I'm trying to run the [Mrjob example](
https://github.com/MinerKasch/HadoopWithPython/blob/master/python/MapReduce/mrjob/top_salary.py)
from the book Hadoop with Python. I'm using MrJob0.56.
(the file salaries.csv can be found [here](
https://github.com/MinerKasch/HadoopWithPython/blob/master/resources/salaries.csv))
So I can start the namenode and the datanode. Doing:
start-dfs.sh
returns:
Starting namenodes on [localhost]
localhost: starting namenode, logging to /home/me/hadoop-2.7.3/logs/hadoop-me-namenode-me-Notebook-PC.out
localhost: starting datanode, logging to /home/me/hadoop-2.7.3/logs/hadoop-me-datanode-me-Notebook-PC.out
Starting secondary namenodes [0.0.0.0]
0.0.0.0: starting secondarynamenode, logging to /home/me/hadoop-2.7.3/logs/hadoop-me-secondarynamenode-me-Notebook-PC.out
I also have no problem creating the input file structure and copying
`salaries.csv` unto the hdfs:
hdfs dfs -mkdir /user/
hdfs dfs -mkdir /user/me/
hdfs dfs -mkdir /user/me/input/
hdfs dfs -put /home/me/Desktop/work/cv/hadoop/salaries.csv /user/me/input/
hdfs dfs -ls /user/me/input/
returns:
Found 1 items
-rw-r--r-- 3 me supergroup 1771685 2016-12-24 15:57 /user/me/input/salaries.csv
I also make `top_salaries.py` executable:
sudo chmod a+x /home/me/Desktop/work/cv/hadoop/top_salaries.py
lauching `top_salaries.py` in local mode also works:
python2 top_salaries.py -r local salaries.csv > answer.csv
returns:
No configs found; falling back on auto-configuration
Creating temp directory /tmp/top_salaries.me.20161224.195052.762894
Running step 1 of 1...
Counters: 1
warn
missing gross=3223
Counters: 1
warn
missing gross=3223
Streaming final output from /tmp/top_salaries.me.20161224.195052.762894/output...

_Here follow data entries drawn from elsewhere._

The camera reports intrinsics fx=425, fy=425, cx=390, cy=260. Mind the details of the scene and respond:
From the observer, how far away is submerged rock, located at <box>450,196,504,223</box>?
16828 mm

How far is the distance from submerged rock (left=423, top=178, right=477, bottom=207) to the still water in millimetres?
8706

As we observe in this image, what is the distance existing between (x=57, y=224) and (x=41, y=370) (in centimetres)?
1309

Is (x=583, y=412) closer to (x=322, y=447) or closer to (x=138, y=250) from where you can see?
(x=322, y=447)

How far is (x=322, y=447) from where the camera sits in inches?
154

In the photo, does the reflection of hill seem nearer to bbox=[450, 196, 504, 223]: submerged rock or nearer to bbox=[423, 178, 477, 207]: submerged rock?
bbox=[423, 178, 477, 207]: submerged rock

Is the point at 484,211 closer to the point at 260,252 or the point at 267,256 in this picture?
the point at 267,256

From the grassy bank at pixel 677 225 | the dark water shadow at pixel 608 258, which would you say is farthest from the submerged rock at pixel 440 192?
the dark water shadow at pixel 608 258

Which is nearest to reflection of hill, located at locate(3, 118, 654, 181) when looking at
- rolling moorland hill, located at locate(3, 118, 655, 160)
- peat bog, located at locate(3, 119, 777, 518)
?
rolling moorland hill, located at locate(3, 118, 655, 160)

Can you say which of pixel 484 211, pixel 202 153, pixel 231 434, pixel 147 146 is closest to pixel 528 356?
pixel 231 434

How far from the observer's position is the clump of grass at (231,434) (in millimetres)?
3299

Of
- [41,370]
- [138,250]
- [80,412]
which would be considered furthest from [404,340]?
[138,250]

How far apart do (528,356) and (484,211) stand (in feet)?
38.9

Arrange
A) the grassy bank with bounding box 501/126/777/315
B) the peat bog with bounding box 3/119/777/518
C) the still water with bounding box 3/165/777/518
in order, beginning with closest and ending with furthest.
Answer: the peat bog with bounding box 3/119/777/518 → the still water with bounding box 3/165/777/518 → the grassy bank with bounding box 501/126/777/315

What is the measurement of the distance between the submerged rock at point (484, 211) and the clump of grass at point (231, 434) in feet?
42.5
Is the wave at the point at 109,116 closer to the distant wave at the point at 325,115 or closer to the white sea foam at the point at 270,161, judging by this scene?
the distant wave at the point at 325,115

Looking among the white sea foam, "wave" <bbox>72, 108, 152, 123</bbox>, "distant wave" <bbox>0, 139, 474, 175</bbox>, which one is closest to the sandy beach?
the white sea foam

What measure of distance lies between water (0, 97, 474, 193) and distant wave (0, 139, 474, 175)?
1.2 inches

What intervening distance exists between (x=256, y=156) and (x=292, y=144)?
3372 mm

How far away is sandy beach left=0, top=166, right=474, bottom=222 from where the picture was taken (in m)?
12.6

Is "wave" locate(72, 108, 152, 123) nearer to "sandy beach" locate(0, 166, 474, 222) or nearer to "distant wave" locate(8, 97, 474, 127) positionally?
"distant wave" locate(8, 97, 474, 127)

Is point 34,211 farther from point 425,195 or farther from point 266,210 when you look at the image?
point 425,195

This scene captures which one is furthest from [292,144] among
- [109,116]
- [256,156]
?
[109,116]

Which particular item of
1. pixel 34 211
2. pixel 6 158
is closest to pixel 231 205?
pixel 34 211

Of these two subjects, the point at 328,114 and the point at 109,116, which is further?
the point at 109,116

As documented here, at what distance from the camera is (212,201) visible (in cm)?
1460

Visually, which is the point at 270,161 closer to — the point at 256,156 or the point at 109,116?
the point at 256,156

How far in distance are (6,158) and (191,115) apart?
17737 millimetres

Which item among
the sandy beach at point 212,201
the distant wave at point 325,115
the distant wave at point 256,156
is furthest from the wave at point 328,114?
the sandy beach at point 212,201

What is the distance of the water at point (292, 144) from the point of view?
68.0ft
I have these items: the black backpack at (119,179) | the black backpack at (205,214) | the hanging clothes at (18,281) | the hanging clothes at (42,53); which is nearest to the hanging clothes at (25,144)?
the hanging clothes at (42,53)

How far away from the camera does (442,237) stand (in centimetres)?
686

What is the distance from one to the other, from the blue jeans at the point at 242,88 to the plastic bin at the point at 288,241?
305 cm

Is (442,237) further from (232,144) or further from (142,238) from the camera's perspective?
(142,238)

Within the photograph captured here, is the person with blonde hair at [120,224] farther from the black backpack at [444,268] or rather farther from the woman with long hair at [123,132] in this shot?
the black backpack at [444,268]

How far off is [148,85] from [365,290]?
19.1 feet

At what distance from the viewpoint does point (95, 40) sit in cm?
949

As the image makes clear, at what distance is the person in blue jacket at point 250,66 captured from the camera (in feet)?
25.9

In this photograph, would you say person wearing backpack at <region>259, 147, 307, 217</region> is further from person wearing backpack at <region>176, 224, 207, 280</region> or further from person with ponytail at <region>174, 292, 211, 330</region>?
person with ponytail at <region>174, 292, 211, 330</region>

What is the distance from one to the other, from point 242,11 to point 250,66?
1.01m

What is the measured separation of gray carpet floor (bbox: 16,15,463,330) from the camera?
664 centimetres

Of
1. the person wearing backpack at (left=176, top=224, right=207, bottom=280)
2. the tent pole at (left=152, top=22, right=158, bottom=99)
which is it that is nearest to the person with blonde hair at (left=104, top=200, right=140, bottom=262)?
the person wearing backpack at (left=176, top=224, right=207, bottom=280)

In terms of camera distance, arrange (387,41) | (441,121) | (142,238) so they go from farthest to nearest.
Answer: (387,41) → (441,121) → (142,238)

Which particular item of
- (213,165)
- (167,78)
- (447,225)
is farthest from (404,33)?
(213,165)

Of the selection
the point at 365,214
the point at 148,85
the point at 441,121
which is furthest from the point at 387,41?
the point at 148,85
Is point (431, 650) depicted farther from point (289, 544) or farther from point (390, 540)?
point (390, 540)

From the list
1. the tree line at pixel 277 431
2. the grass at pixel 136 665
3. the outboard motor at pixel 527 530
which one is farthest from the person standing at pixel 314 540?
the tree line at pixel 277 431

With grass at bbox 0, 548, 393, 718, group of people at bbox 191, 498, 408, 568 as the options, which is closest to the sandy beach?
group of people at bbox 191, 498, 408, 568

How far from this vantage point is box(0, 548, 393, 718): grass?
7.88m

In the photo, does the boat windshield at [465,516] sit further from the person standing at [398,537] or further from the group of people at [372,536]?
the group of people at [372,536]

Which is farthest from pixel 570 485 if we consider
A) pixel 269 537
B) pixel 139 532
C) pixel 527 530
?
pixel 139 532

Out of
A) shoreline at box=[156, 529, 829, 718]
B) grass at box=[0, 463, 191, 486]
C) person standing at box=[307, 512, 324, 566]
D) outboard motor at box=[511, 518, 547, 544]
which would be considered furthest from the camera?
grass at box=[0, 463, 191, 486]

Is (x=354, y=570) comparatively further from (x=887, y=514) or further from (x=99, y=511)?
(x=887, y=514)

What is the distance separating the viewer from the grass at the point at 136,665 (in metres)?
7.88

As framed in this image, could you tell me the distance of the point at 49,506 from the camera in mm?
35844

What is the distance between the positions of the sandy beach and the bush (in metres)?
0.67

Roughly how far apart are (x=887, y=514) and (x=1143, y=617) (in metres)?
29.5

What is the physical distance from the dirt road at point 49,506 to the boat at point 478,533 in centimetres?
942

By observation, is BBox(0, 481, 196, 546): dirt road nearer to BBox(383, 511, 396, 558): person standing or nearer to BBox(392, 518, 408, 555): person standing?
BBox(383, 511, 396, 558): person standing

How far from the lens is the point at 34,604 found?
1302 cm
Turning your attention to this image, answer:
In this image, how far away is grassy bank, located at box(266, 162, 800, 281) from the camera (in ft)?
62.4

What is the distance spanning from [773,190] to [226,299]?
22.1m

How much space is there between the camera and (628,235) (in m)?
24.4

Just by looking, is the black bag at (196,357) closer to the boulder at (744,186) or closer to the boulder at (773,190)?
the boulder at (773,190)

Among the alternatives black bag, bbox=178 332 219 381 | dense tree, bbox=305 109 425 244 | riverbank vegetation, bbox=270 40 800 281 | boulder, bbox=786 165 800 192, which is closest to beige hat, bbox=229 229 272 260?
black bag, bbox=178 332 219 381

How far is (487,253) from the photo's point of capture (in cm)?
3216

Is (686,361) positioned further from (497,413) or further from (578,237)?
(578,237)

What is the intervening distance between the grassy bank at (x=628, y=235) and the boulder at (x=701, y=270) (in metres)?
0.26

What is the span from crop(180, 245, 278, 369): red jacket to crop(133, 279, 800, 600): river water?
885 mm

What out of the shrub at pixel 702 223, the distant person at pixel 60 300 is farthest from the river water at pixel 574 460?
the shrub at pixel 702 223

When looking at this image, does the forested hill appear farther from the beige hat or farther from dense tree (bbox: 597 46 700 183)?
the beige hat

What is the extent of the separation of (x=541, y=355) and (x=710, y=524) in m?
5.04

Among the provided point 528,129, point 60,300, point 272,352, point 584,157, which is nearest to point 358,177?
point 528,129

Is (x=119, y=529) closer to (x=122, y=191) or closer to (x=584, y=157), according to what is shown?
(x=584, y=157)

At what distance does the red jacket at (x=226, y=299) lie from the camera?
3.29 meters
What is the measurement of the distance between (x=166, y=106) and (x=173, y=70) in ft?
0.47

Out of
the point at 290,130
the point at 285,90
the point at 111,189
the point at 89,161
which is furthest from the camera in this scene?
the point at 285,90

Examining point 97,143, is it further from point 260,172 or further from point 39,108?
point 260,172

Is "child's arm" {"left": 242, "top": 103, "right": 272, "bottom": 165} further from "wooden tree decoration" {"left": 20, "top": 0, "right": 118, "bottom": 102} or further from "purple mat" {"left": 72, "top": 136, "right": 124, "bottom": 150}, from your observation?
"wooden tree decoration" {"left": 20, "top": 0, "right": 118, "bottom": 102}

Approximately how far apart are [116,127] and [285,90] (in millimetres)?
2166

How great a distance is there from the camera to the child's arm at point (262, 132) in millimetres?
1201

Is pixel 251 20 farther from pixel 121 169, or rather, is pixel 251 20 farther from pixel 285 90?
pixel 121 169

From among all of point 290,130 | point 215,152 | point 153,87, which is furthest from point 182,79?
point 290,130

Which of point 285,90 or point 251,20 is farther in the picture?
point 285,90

Removing temp directory /tmp/top_salaries.me.20161224.195052.762894...
however, running this job on the hadoop (putting things together) `python2 top_salaries.py -r hadoop hdfs:///user/me/input/salaries.csv` returns:
No configs found; falling back on auto-configuration
Looking for hadoop binary in $PATH...
Found hadoop binary: /home/me/hadoop-2.7.3/bin/hadoop
Using Hadoop version 2.7.3
Looking for Hadoop streaming jar in /home/me/hadoop-2.7.3...
Found Hadoop streaming jar: /home/me/hadoop-2.7.3/share/hadoop/tools/lib/hadoop-streaming-2.7.3.jar
Creating temp directory /tmp/top_salaries.me.20161224.195201.967990
Copying local files to hdfs:///user/me/tmp/mrjob/top_salaries.me.20161224.195201.967990/files/...
Running step 1 of 1...
session.id is deprecated. Instead, use dfs.metrics.session-id
Initializing JVM Metrics with processName=JobTracker, sessionId=
Cannot initialize JVM Metrics with processName=JobTracker, sessionId= - already initialized
Cleaning up the staging area file:/tmp/hadoop-me/mapred/staging/me553683497/.staging/job_local553683497_0001
Error launching job , bad input path : File does not exist: /tmp/hadoop-me/mapred/staging/me553683497/.staging/job_local553683497_0001/files/mrjob.zip#mrjob.zip
Streaming Command Failed!
Attempting to fetch counters from logs...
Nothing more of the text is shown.